### [YOUR INSTRUCTIONS]
Reproduce, character for character, the entries from their opening line through the line with "Q: Fraction of annotators marking 'interacting'?".

(Stored entries)

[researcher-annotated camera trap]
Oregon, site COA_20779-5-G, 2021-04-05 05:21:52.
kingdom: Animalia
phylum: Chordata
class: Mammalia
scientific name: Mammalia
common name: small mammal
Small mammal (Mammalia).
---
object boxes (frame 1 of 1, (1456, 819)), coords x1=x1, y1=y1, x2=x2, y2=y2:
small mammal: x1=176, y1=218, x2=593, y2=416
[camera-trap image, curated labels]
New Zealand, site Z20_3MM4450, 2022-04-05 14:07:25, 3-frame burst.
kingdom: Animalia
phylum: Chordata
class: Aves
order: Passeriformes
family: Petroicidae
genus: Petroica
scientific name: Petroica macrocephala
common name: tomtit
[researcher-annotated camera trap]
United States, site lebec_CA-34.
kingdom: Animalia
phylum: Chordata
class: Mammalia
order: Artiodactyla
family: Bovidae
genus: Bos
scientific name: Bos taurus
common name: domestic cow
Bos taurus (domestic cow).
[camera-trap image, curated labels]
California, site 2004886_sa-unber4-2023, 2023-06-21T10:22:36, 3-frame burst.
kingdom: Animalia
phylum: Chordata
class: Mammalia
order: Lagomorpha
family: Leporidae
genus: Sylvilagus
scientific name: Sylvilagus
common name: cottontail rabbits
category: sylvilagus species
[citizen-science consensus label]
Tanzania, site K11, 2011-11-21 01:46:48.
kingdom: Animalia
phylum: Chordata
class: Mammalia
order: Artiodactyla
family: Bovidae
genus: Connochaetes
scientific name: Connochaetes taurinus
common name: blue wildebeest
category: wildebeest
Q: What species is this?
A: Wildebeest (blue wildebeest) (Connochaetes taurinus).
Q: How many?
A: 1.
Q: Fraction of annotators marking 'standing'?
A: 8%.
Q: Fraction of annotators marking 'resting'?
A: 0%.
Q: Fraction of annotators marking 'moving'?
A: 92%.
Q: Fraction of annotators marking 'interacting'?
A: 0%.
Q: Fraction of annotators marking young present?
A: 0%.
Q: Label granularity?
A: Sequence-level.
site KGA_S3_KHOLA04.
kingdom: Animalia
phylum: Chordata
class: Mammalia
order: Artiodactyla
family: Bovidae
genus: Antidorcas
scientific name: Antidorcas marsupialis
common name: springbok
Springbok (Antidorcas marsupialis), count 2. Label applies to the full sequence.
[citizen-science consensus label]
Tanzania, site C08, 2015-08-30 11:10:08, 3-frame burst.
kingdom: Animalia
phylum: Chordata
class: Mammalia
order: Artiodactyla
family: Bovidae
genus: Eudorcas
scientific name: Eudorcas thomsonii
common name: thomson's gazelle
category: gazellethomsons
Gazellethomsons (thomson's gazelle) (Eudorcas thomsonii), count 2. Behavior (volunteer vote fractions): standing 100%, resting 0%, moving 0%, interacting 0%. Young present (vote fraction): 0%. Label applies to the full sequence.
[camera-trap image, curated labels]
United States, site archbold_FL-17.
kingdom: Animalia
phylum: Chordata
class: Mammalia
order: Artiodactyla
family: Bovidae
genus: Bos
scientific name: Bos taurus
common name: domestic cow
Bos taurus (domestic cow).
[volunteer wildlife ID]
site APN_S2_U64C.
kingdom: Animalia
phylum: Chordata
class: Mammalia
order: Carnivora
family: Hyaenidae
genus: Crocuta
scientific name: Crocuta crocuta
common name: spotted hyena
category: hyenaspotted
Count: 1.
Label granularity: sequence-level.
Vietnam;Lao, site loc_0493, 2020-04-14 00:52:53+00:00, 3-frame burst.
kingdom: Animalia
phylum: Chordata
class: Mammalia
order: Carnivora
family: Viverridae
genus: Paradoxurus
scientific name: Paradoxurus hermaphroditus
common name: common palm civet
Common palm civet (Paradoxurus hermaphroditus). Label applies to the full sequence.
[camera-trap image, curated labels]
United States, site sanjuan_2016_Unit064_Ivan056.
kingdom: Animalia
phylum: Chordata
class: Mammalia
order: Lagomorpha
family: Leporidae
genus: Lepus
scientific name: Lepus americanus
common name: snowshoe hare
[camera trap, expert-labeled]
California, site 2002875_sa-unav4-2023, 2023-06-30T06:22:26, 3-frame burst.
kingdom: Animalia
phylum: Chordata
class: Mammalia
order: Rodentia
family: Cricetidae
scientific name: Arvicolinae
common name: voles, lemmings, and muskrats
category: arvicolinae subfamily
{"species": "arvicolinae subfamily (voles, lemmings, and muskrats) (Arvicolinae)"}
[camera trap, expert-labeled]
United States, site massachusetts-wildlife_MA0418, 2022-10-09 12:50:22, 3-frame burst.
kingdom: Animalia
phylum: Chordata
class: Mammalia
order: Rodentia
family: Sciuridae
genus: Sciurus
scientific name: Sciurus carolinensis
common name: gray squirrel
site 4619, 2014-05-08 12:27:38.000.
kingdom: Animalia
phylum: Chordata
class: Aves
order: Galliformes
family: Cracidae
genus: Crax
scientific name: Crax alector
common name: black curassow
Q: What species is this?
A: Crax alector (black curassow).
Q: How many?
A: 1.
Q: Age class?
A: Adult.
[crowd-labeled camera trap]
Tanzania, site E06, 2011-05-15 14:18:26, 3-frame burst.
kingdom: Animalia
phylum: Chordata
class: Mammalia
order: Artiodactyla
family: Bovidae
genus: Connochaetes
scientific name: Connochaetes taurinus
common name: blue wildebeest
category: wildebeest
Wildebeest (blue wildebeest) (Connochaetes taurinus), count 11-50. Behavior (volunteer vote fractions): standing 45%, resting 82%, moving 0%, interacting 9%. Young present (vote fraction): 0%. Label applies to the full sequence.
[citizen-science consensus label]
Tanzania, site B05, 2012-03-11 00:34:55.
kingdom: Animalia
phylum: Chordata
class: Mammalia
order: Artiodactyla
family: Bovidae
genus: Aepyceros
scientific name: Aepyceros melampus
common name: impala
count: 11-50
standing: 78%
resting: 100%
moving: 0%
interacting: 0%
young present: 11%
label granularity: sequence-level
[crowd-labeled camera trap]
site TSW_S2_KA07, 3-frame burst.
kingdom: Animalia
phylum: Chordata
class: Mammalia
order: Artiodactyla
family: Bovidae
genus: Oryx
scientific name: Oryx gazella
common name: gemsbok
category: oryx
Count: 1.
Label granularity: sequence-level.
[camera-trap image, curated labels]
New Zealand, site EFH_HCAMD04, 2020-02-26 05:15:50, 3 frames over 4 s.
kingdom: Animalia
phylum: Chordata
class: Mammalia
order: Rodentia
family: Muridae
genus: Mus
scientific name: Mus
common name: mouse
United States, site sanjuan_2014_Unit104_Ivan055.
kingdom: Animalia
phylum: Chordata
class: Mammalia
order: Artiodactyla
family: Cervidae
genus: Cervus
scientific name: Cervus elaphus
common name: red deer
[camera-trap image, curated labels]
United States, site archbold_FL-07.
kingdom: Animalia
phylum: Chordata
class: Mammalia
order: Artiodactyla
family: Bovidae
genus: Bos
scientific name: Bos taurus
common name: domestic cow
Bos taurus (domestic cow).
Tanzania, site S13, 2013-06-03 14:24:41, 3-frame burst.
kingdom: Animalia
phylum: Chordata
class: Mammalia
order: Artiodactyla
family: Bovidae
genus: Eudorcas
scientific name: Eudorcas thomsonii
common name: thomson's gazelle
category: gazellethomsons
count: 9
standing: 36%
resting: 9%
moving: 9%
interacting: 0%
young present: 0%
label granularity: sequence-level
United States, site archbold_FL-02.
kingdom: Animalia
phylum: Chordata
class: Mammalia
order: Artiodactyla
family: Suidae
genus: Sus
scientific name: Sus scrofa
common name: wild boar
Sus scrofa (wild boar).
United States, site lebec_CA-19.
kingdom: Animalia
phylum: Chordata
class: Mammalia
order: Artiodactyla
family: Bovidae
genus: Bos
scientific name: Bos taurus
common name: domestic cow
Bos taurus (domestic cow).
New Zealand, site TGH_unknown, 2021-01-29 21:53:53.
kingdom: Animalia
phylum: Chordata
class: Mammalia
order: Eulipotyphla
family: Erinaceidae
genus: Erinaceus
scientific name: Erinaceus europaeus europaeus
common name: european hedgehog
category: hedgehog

### [SOLUTION TO THIS EXERCISE]
[researcher-annotated camera trap]
Oregon, site COA_20779-5-G, 2021-04-05 05:21:52.
kingdom: Animalia
phylum: Chordata
class: Mammalia
scientific name: Mammalia
common name: small mammal
Small mammal (Mammalia).
---
object boxes (frame 1 of 1, (1456, 819)), coords x1=x1, y1=y1, x2=x2, y2=y2:
small mammal: x1=176, y1=218, x2=593, y2=416
[camera-trap image, curated labels]
New Zealand, site Z20_3MM4450, 2022-04-05 14:07:25, 3-frame burst.
kingdom: Animalia
phylum: Chordata
class: Aves
order: Passeriformes
family: Petroicidae
genus: Petroica
scientific name: Petroica macrocephala
common name: tomtit
[researcher-annotated camera trap]
United States, site lebec_CA-34.
kingdom: Animalia
phylum: Chordata
class: Mammalia
order: Artiodactyla
family: Bovidae
genus: Bos
scientific name: Bos taurus
common name: domestic cow
Bos taurus (domestic cow).
[camera-trap image, curated labels]
California, site 2004886_sa-unber4-2023, 2023-06-21T10:22:36, 3-frame burst.
kingdom: Animalia
phylum: Chordata
class: Mammalia
order: Lagomorpha
family: Leporidae
genus: Sylvilagus
scientific name: Sylvilagus
common name: cottontail rabbits
category: sylvilagus species
[citizen-science consensus label]
Tanzania, site K11, 2011-11-21 01:46:48.
kingdom: Animalia
phylum: Chordata
class: Mammalia
order: Artiodactyla
family: Bovidae
genus: Connochaetes
scientific name: Connochaetes taurinus
common name: blue wildebeest
category: wildebeest
Q: What species is this?
A: Wildebeest (blue wildebeest) (Connochaetes taurinus).
Q: How many?
A: 1.
Q: Fraction of annotators marking 'standing'?
A: 8%.
Q: Fraction of annotators marking 'resting'?
A: 0%.
Q: Fraction of annotators marking 'moving'?
A: 92%.
Q: Fraction of annotators marking 'interacting'?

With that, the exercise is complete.